Entries supplied -

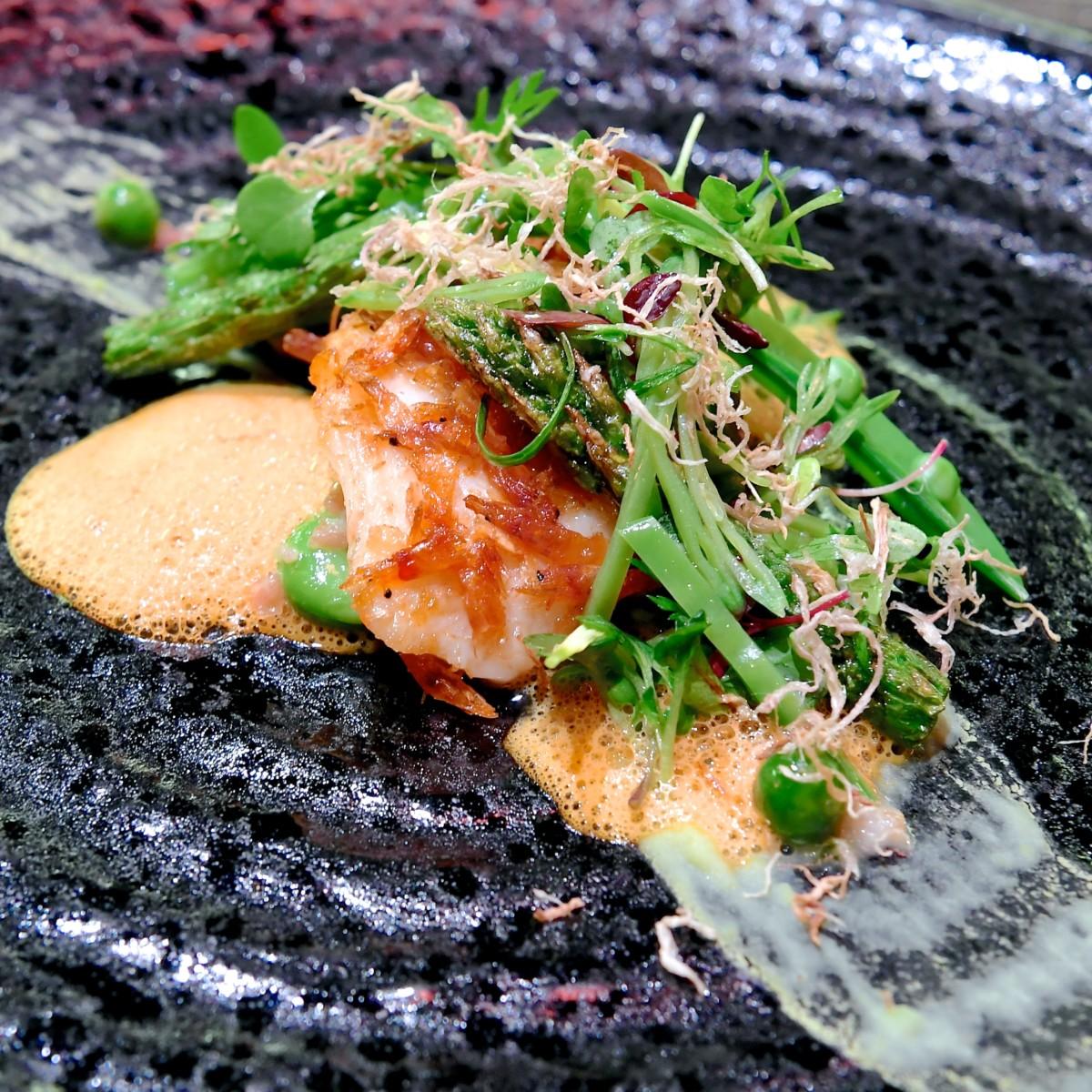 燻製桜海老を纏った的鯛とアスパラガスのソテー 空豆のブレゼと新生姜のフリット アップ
--
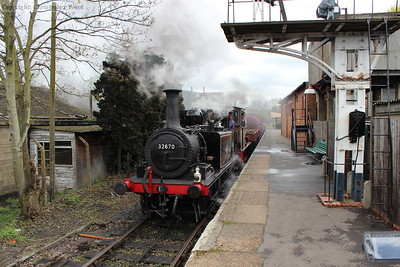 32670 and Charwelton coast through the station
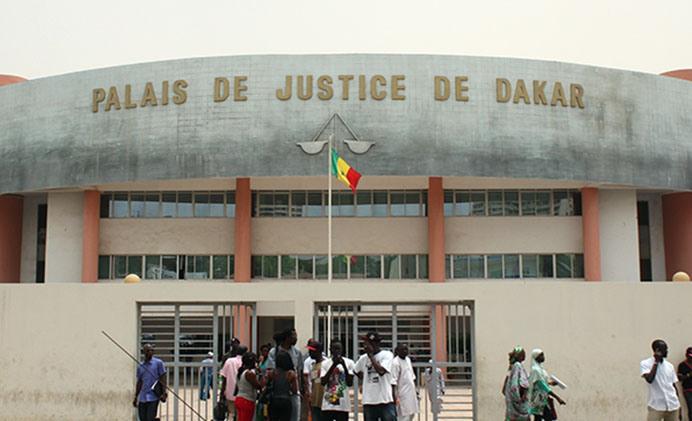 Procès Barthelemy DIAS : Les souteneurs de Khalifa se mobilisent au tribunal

Your objective - Reproduce the lines above beginning at the line that contains "32670 and Charwelton" and ending at the line that contains "Procès Barthelemy DIAS". No pictures.

Task response -
 32670 and Charwelton coast through the station
 Procès Barthelemy DIAS : Les souteneurs de Khalifa se mobilisent au tribunal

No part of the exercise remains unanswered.